The World Orphans Day is an international event marked on 7th, May every year. The day was first commemorated in New York on 7th, May 2002 with an aim of raising awareness and advocating for the needs of orphans and vulnerable children (OVC)
In Kenya the day was first commemorated in 2006. This was out of a growing concern to the crisis of millions of children who have been orphaned or made vulnerable by HIV/AIDS among other factors.
The intentions behind the day is to appeal for global solutions to the plight of orphans and vulnerable children by focusing public and media attention on social and economic exclusion of the OVC; Lobbying governments, Development partners and other stakeholders to take urgent measures to re-integrate the orphans and vulnerable children into the society.
In Kenya, the situation OVC is an issue of National concern. Currently it estimated that there are over 2.4million orphans in the country.47% are orphaned as a result of HIV/AIDS and many more remain vulnerable due to several other factors.
Children affected by HIV/AIDS become vulnerable long before their parents die. Girls in particular, assume responsibilities for their ailing parents besides parenting for their siblings.
With the weakening extended family systems in our society, most children find themselves without proper social support with incapacitation and death of their parents. This would deny the OVC a chance to access their basic needs such as proper health care, education, shelter and nutrition. Orphans suffer stigma, stress and trauma in addition to loss of the parental love, care and protection and more often they are disinherited.
HIV/AIDS scourge compounded with high poverty level and the recent post election violence have aggravated the situation of OVC in Kenya.
On this day therefore, we are called upon as communities, families and individuals to have a responsibility to provide appropriate care and protection to all orphans and vulnerable children.
St. Camillus Dala Kiye Children Welfare Home and Mercy Orphans Support Program, two organizations working with and for orphans in Karungu and Gwassi divisions joined hands to commemorate this very important event at St. Camillus Dala Kiye Children Welfare Home grounds.
The occasion therefore provided an opportunity for various stakeholders to join hands together so as to alleviate the OVC from suffering and despair brought about by the loss of their loved ones.

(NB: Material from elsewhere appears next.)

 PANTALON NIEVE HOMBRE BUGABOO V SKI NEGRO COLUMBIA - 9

The following were the resolutions that were arrived at during this year’s celebrations:
- That there was need to strengthen the community to protect and care for OVC.
- That OVC should have access to essential services including but not limited to education, health care, birth registration, psychosocial support and legal protection.
- That OVC have a right to basic needs like clothing, food and shelter.
- That children should desist from activities that expose them to the risk of contracting HIV/AIDS.
- That the government should put in place policy and legislation geared at protecting the most vulnerable children.